- Objective
Select each line of the rows below that contains the word "inches". Case counts.

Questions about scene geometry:

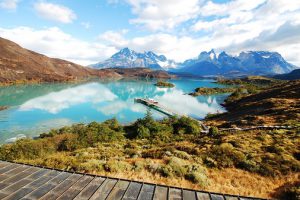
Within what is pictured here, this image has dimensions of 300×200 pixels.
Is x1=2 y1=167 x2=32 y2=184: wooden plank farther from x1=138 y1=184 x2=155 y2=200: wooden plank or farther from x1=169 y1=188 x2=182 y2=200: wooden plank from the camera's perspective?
x1=169 y1=188 x2=182 y2=200: wooden plank

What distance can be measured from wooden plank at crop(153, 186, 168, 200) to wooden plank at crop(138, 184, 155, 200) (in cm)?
22

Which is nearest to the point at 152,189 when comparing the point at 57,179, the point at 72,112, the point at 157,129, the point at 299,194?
the point at 57,179

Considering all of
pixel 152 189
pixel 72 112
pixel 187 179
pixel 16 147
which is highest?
pixel 152 189

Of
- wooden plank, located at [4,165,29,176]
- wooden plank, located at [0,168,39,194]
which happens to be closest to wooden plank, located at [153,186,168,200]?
wooden plank, located at [0,168,39,194]

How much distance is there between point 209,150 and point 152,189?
19846 millimetres

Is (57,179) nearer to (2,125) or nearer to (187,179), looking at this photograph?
(187,179)

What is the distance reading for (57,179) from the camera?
1387 cm

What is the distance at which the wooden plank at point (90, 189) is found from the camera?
12234 millimetres

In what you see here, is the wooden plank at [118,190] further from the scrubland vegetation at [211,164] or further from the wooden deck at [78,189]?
the scrubland vegetation at [211,164]

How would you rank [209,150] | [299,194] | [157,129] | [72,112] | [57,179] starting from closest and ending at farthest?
1. [57,179]
2. [299,194]
3. [209,150]
4. [157,129]
5. [72,112]

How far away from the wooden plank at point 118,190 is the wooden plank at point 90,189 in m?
0.95

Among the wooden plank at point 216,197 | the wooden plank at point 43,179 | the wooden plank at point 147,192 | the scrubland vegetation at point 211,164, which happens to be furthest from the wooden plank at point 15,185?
the wooden plank at point 216,197

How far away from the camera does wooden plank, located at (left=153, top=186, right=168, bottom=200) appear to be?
12.4 metres

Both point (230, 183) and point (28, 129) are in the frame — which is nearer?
point (230, 183)
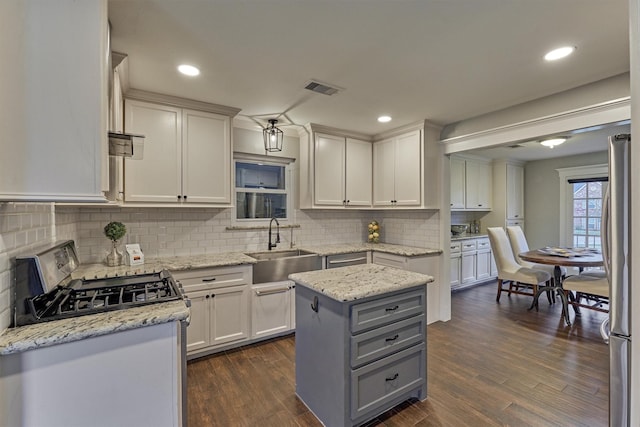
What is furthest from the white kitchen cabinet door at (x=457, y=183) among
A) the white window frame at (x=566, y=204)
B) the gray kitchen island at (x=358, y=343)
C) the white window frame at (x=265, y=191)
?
the gray kitchen island at (x=358, y=343)

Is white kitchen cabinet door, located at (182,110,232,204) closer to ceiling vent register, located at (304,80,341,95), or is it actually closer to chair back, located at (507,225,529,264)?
ceiling vent register, located at (304,80,341,95)

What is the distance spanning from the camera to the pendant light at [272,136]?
338cm

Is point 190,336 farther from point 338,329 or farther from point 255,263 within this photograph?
point 338,329

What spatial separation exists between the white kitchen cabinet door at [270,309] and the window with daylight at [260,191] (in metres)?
0.97

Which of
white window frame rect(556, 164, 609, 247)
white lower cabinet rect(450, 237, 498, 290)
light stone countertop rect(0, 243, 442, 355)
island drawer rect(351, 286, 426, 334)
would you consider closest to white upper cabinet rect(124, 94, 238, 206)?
light stone countertop rect(0, 243, 442, 355)

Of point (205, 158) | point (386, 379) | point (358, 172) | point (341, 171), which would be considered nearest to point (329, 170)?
point (341, 171)

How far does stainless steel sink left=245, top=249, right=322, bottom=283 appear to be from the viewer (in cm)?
306

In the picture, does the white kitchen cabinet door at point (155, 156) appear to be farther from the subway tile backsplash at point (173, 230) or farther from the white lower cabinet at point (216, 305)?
the white lower cabinet at point (216, 305)

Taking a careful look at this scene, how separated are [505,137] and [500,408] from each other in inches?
94.9

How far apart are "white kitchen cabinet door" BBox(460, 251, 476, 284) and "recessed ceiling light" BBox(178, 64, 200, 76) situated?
4.70 m

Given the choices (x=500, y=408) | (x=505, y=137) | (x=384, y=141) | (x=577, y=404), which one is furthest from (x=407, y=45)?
(x=577, y=404)

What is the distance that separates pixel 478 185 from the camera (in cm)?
571

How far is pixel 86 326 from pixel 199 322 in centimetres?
157

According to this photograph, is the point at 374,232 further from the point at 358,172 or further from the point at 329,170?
the point at 329,170
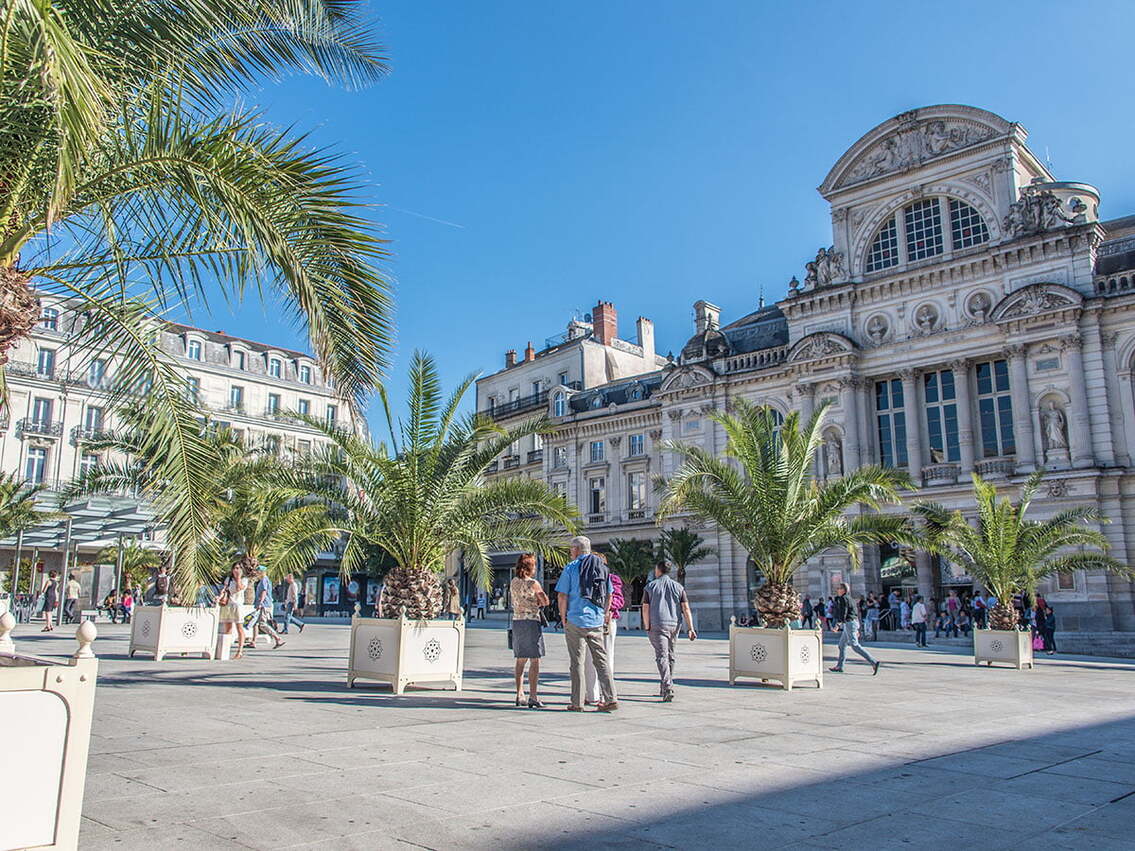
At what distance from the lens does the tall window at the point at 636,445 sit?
47.9 meters

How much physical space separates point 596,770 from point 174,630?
12.4m

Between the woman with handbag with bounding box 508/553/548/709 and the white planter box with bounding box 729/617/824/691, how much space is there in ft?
13.4

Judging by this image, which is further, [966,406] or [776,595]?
[966,406]

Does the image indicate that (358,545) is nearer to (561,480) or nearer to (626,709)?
(626,709)

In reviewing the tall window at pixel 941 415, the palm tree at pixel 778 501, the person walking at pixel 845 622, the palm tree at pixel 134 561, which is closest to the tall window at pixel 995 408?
the tall window at pixel 941 415

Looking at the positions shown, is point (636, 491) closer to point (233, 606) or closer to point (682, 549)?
point (682, 549)

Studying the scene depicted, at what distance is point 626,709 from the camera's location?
10.5m

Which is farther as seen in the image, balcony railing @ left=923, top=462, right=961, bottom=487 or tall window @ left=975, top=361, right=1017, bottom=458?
balcony railing @ left=923, top=462, right=961, bottom=487

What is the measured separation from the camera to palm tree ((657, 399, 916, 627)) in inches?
611

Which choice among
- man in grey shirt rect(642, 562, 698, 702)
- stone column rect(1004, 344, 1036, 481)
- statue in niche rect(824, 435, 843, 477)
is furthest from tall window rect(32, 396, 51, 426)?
stone column rect(1004, 344, 1036, 481)

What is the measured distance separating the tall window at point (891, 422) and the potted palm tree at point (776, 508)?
2130 centimetres

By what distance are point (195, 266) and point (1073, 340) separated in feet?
107

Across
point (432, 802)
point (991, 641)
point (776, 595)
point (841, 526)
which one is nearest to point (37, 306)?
point (432, 802)

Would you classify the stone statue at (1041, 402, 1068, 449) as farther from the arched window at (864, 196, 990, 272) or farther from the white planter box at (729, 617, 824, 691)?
the white planter box at (729, 617, 824, 691)
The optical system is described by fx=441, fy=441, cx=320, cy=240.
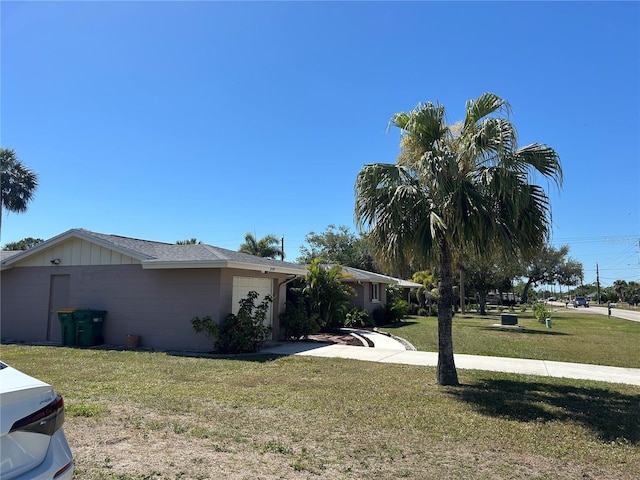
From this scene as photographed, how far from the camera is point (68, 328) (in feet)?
46.1

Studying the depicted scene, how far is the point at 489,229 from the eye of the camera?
7922 millimetres

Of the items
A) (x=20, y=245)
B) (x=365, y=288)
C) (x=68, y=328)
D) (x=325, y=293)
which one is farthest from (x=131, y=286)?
(x=20, y=245)

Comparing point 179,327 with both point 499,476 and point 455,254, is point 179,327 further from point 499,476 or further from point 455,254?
point 499,476

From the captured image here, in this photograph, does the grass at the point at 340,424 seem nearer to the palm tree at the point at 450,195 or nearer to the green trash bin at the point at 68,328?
the palm tree at the point at 450,195

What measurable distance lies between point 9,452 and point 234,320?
1022cm

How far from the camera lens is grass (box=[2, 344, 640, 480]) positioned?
446 centimetres

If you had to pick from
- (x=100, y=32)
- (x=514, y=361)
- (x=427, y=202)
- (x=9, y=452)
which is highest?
(x=100, y=32)

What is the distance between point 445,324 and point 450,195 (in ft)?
8.47

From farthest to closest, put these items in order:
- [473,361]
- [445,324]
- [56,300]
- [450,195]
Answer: [56,300] < [473,361] < [445,324] < [450,195]

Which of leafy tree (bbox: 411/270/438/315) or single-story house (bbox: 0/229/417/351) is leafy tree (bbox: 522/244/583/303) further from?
single-story house (bbox: 0/229/417/351)

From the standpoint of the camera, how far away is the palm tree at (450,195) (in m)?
7.89

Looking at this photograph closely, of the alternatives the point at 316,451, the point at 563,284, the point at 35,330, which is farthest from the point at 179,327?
the point at 563,284

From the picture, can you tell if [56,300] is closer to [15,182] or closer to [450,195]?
[15,182]

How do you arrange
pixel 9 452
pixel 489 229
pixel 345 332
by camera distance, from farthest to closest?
pixel 345 332
pixel 489 229
pixel 9 452
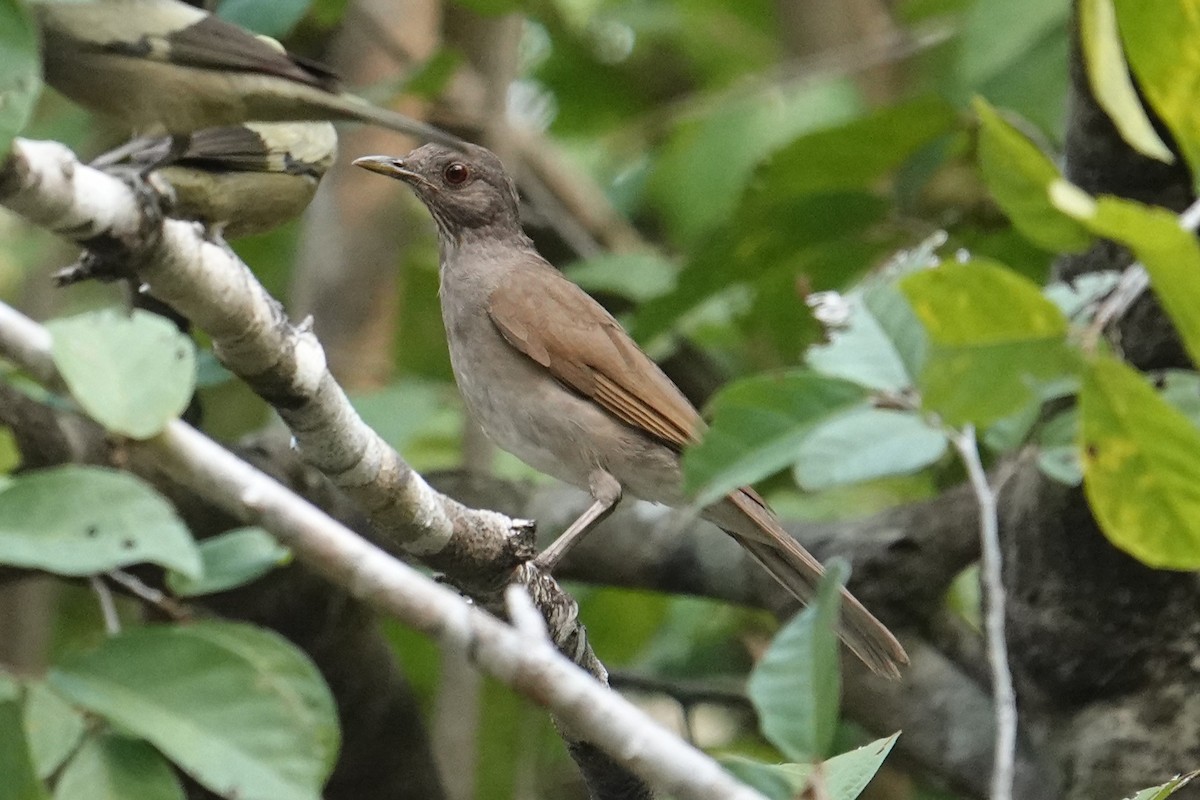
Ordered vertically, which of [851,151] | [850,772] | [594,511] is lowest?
[850,772]

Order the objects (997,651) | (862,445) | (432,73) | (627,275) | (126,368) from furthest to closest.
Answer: (627,275) < (432,73) < (862,445) < (997,651) < (126,368)

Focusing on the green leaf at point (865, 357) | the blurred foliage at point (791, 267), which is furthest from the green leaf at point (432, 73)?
the green leaf at point (865, 357)

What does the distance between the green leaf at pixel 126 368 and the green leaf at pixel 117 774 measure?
68 cm

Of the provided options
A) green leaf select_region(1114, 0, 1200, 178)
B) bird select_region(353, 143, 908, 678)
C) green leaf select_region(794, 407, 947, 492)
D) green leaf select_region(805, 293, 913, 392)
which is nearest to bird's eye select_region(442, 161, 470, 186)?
bird select_region(353, 143, 908, 678)

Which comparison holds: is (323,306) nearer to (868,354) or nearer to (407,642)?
(407,642)

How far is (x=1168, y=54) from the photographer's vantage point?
2467 mm

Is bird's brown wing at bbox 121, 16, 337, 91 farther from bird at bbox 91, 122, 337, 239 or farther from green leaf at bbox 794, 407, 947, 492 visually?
green leaf at bbox 794, 407, 947, 492

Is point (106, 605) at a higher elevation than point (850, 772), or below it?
higher

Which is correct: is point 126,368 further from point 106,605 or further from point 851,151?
point 851,151

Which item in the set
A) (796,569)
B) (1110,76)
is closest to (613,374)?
(796,569)

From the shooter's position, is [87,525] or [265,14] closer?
[87,525]

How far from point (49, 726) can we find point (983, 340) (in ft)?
5.78

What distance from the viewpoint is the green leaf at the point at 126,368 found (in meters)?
2.28

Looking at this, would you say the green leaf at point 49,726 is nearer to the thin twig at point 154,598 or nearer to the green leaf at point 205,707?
the green leaf at point 205,707
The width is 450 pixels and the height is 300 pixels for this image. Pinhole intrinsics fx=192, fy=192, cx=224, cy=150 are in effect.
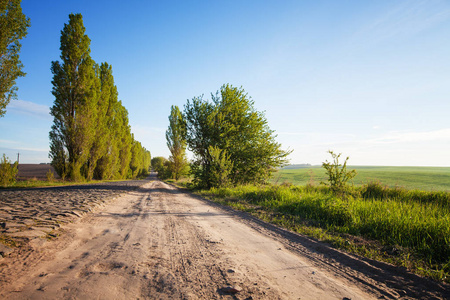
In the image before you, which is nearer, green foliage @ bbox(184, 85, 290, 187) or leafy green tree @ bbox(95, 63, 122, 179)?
green foliage @ bbox(184, 85, 290, 187)

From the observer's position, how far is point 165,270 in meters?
2.35

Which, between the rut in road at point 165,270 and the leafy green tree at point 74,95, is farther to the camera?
the leafy green tree at point 74,95

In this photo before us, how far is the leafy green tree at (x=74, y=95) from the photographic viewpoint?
57.1 feet

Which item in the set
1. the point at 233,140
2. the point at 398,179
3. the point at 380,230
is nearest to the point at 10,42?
the point at 233,140

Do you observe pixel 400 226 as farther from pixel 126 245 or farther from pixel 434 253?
pixel 126 245

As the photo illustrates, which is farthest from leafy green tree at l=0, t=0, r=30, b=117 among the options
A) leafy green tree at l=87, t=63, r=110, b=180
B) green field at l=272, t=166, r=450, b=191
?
green field at l=272, t=166, r=450, b=191

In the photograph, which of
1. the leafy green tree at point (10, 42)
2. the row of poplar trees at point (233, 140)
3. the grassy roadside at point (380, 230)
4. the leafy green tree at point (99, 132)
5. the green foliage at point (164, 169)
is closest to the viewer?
the grassy roadside at point (380, 230)

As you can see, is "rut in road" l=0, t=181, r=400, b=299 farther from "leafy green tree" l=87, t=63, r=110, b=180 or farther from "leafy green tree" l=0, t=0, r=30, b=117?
"leafy green tree" l=87, t=63, r=110, b=180

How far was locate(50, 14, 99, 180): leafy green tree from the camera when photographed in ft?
57.1

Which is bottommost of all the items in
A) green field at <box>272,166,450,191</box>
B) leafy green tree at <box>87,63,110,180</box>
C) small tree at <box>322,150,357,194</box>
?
green field at <box>272,166,450,191</box>

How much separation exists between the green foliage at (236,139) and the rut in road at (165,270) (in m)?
11.7

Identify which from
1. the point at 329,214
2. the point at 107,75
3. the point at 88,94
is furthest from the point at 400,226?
the point at 107,75

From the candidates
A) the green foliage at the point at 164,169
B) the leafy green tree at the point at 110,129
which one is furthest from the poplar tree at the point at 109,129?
the green foliage at the point at 164,169

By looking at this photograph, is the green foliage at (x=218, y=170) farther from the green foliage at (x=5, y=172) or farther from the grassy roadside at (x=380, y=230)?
the green foliage at (x=5, y=172)
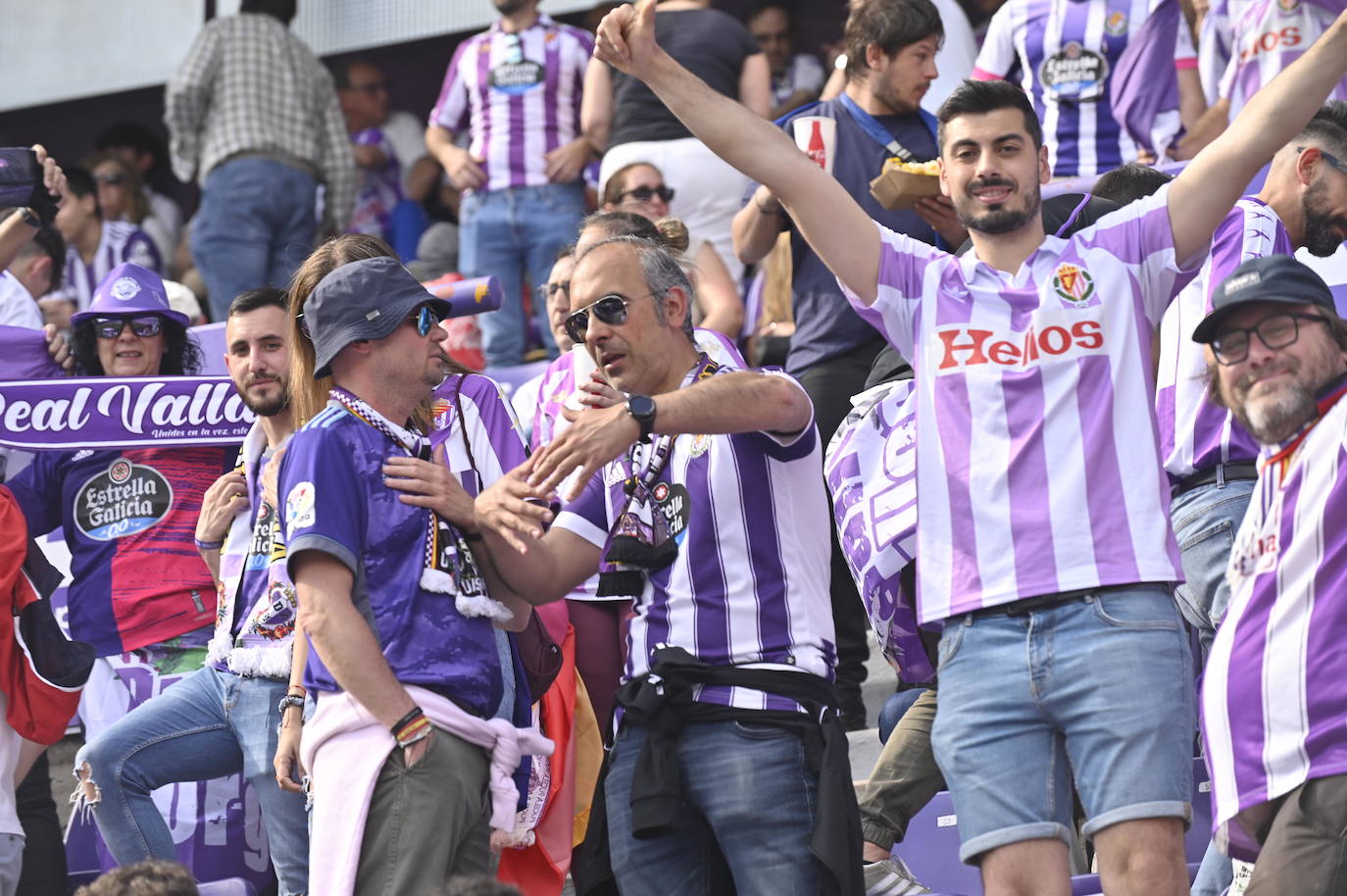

- Exercise output
Taking a careful look at this scene, how separated are [505,137] and [500,408] from each other in inches?
What is the measured separation from the camera to palm tree ((657, 399, 916, 627)) in inches?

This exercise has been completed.